Open hobbes1069 opened 4 years ago
Couple of other ideas:
Ok, so basically create multiple versions of the handful of functions and use runtime detection in FreeDV to know which to use?
Couple of ways:
However as per my previous mailing list posts - just because we can doesn't mean we should...
I still have strong misgivings about pushing this out into the wild. It will be a support nightmare, as we won't know which machines will run and which won't. Think I'd feel better if we had some automation to determine if it will run in real time.
Also - the vast majority of users run Windows, so we need a cross platform way to handle this.
I don't disagree but with this being developed in the open, there is already people using it even if it's not ready for "prime time" yet. We do know there is interest so I think trying to solve these technical issues sooner rather than later are still in our best interest.
Sure, happy to keep brainstorming and I'd like to see the technical issues solved too - in a way that minimises support/and helps the end users.
Some suggested tasks:
Re:
We do know there is interest
I've seen recent interest from package maintainers, but have you had any interest specifically from end users? I was wondering if there are records of the number of times freedv-gui packages are installed for example?
I've had several Windows users complain they can't use 2020 because of AVX.
Well specifically we know quisk is interested in supporting the mode, which is the current driver for packaging it.

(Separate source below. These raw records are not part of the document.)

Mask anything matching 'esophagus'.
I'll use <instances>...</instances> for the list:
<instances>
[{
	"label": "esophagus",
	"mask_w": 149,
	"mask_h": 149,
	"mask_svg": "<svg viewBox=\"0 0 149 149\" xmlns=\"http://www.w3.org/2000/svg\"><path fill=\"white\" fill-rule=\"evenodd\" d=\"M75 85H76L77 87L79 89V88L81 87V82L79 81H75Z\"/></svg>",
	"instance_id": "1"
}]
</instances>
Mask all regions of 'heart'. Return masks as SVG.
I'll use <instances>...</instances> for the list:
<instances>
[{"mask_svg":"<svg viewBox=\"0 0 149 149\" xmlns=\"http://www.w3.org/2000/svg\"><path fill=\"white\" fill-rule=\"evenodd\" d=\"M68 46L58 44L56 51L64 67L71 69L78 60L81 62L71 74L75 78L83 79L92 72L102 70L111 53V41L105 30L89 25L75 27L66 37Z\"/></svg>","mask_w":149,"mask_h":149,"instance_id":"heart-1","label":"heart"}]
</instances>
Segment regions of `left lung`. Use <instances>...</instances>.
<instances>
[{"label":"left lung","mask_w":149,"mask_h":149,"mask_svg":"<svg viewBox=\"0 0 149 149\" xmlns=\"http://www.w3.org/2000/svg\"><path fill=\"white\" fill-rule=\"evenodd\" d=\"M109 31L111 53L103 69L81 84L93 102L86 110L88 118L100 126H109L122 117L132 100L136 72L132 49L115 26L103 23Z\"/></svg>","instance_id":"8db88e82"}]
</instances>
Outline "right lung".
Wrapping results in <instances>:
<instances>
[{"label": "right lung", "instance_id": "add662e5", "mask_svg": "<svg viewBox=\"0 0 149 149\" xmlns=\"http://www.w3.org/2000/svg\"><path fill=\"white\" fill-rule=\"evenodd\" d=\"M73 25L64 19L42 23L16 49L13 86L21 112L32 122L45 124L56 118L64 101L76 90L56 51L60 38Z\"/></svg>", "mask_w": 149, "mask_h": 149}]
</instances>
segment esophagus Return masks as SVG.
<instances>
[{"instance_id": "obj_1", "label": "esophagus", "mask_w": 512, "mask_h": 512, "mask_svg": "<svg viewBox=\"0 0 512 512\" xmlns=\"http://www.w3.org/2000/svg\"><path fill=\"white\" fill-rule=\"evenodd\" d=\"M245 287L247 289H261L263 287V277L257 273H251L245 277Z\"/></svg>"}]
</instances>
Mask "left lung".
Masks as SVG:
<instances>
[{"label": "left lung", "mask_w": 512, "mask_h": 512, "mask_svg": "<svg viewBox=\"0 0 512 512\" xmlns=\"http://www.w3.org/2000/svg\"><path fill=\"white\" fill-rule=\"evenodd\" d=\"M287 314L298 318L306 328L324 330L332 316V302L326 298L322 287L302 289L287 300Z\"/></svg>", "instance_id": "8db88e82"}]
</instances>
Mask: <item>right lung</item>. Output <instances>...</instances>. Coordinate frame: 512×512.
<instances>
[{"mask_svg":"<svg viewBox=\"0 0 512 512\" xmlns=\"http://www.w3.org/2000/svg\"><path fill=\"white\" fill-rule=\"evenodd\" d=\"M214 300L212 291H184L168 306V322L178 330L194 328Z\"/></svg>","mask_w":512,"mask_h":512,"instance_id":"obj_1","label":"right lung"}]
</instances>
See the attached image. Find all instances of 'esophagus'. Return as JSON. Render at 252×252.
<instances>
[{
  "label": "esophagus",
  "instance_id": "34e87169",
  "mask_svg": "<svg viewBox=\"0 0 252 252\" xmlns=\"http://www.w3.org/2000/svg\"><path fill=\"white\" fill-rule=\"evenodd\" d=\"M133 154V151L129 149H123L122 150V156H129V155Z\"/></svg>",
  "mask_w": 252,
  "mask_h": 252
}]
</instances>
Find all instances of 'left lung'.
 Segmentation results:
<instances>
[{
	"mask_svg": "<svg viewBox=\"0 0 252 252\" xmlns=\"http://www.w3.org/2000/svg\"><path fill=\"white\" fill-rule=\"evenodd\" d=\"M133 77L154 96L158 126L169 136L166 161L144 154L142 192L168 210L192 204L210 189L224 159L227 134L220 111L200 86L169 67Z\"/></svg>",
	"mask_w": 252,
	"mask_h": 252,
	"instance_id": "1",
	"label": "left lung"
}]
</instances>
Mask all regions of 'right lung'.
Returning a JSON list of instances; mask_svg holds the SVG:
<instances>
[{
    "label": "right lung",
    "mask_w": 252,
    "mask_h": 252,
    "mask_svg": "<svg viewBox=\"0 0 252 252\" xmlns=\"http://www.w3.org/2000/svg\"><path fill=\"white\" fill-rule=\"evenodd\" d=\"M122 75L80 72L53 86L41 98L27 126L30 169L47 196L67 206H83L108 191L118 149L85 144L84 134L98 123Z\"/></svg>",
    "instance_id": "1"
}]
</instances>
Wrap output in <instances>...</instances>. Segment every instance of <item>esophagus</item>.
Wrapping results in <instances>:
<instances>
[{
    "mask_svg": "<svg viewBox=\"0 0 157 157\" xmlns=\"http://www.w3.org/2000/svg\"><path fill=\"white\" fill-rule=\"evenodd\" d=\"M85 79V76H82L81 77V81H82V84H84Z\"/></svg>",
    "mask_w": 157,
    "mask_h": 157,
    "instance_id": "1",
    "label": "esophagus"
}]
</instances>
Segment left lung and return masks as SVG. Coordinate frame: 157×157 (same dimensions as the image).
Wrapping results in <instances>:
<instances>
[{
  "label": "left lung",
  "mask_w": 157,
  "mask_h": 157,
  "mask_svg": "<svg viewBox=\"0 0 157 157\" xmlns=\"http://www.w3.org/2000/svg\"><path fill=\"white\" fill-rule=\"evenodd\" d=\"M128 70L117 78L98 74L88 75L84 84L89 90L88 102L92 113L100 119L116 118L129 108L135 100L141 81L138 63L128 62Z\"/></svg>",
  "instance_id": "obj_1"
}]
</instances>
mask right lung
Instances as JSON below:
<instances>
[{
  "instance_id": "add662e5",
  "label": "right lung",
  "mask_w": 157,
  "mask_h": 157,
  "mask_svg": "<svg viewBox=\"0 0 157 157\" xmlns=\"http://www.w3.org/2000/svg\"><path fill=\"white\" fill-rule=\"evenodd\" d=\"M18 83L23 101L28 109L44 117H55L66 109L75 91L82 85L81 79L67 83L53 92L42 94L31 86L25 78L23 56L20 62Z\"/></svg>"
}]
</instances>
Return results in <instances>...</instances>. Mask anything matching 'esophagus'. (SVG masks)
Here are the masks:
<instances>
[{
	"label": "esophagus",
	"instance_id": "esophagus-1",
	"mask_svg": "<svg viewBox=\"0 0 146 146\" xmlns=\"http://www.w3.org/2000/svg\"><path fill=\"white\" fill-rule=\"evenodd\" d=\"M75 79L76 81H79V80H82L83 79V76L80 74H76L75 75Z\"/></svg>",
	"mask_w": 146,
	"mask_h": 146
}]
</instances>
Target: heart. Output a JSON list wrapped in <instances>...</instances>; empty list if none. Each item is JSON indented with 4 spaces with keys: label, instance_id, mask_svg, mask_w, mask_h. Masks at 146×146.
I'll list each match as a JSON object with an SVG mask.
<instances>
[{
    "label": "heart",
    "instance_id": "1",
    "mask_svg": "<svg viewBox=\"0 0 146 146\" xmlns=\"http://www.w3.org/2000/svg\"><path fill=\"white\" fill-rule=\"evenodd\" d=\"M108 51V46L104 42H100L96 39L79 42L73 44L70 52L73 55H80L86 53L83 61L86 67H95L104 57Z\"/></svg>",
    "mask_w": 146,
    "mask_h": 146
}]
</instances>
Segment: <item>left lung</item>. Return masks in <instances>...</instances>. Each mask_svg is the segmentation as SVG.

As far as windows, yes that's unfortuante but it seems AVX is the best basline we've found. AVX2 provided very limited benefit.
Please also keep in mind that one SSE version is not enough: just like AVX (AVX1) and AVX2 are two separate things, SSE (SSE1) intrinsics are not the same thing as SSE2 intrinsics nor SSE3 intrinsics nor SSE4.1 intrinsics. See my comments in #25: https://github.com/drowe67/LPCNet/pull/25#issuecomment-620915421
@kkofler thanks for your comments, they will be useful the next time some one works on this code. Several other tasks we need to resource too, as detailed above,
@hobbes1069 I wonder if it's time to revisit this again? SSE support would open up FreeDV 2020 to many more people if it can be managed.
@tmiw I would be interested in your thoughts.
Key issue for me is to avoid end user problems i.e. "it doesn't work" bug reports because they are using a machine that doesn't have the CPU/SIMD power.
I am open to ideas on how we handle that :slightly_smiling_face:
@hobbes1069, @drowe67, I'm thinking single library would be best from a distribution perspective.
That said, how far back are we expecting to support hardware-wise? I know for the macOS version of FreeDV, for instance, we only support 64-bit Intel and ARM (and even then, we only go as far back as macOS 10.11, which AFAIK only supports Apple machines with AVX/SSE).
That said, how far back are we expecting to support hardware-wise? I know for the macOS version of FreeDV, for instance, we only support 64-bit Intel and ARM (and even then, we only go as far back as macOS 10.11, which AFAIK only supports Apple machines with AVX/SSE).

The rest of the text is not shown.